___ Text segment

EDITORIAL: IPOB: Killers of Aba soldiers must face the law

5 months ago 31

Five soldiers at a checkpoint in Aba were killed by gunmen of the Indigenous People of Biafra (IPOB) on the 30th of May, who also burnt their operational van. The outlaws had been driving around the city in their enforcement of a sit-at-home order they declared in memory of those who died in the ill-fated Republic of Biafra, during the Nigerian civil war. The macabre display, which was one in a long series of criminalities perpetrated by IPOB, was barbaric, callous and unjustifiable.

Igbo leaders have seen it from this prism too, as evident in the reactions of the Ohanaeze leadership and governors of the South-east. President Bola Tinubu has directed security agencies to fish out the felons who masterminded the dastardly act so that they can face the full wrath of the law. It is in line with this goal that Governor Alex Otti of Abia State immediately placed a N25 million bounty on the killers, to encourage anyone with information or intelligence that could lead to their arrest, to volunteer this. A citizen of the state living in the United States, in a commendable show of shared concern, added N5 million, bringing the total sum to N30 million.

But we inveigh against the military’s avowal to “retaliate,” as contained in a statement issued by the Director of Defence Media Operations, Maj-General Edward Buba. This mode of vengeance is not in accord with civilised behaviour or the rules of engagement of the military. As it has often been the case, this will give fillip to impunity and the killing of innocent citizens in the area. This showed in their response to the 16 soldiers killed in Okuama, Delta State, in March this year.

The ideal, we think, is a painstaking investigation and operation, which, in the present circumstance, should leverage the N30 million bounty to yield the desired outcome. Already, the army’s laying of a siege to the state has resulted in the killing of six persons, suspected to be IPOB elements, in Igboro forest, Arochukwu Local Government Area. Some of the alleged killers have reportedly been nabbed. Utmost scrupulousness is needed to separate the wheat from the chaff.

______
___ Provided records

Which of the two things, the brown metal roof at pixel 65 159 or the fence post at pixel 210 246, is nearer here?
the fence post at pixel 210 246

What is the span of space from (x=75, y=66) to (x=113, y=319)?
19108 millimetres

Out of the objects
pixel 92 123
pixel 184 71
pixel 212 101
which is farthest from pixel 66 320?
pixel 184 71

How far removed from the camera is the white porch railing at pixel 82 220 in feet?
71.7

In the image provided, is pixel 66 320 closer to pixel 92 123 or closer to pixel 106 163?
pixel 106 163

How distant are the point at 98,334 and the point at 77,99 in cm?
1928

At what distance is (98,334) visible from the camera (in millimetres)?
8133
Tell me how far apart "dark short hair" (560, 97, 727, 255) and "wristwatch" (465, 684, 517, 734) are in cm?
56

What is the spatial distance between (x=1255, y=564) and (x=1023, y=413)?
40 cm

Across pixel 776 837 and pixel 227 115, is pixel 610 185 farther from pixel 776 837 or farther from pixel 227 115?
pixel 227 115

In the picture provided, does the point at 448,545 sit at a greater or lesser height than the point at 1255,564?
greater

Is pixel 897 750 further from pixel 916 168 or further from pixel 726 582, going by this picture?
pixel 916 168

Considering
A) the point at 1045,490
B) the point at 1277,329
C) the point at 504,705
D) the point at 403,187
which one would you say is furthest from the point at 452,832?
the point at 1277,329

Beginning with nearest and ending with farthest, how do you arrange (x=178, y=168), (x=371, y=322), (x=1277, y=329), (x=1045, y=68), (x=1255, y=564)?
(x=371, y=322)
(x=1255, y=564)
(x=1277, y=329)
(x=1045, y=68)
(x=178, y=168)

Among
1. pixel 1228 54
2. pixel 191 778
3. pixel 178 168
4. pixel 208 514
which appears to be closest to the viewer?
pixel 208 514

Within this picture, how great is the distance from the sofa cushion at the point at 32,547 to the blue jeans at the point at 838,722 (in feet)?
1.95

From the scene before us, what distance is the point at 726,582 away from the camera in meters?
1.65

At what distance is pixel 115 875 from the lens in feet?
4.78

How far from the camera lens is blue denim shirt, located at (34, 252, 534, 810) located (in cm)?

______

#### Problem set:
1. Reproduce, word for word, the stretch of the Aba soldiers editorial from "Igbo leaders have" through "to N30 million.".
2. Resume the editorial on the killing of the Aba soldiers, picking up right after its last sentence.

#### Task-by-task outputs:
1.
Igbo leaders have seen it from this prism too, as evident in the reactions of the Ohanaeze leadership and governors of the South-east. President Bola Tinubu has directed security agencies to fish out the felons who masterminded the dastardly act so that they can face the full wrath of the law. It is in line with this goal that Governor Alex Otti of Abia State immediately placed a N25 million bounty on the killers, to encourage anyone with information or intelligence that could lead to their arrest, to volunteer this. A citizen of the state living in the United States, in a commendable show of shared concern, added N5 million, bringing the total sum to N30 million.

2.
The killing of soldiers and other security personnel with ease, which has become IPOB’s obsession, that has gone on without consequences, is the height of insecurity and assault on the sovereignty of the Nigerian state. Naturally, it instils mortal fear in the populace and a sense of total collapse of governance.

IPOB’s agitation for over a decade now, for the reincarnation of the moribund Biafran Republic, has claimed the lives of too many security operatives and civilians. In the first quota of 2024 alone, 102 people were killed in the region, according to data from the International Centre for Investigative Reporting. A soldier couple, A.M Linus and his unidentified wife, were killed and beheaded in Imo State in May 2022.

No state in the South-east has been spared this horrific tale since 9 August, 2021, when the controversial Monday sit-at-home order began, over the demand for the release of IPOB leader, Nnamdi Kalu, from custody. He has been under trial for a treasonable felony offence following his extraordinary rendition from Kenya by the Muhammadu Buhari administration, in violation of international law.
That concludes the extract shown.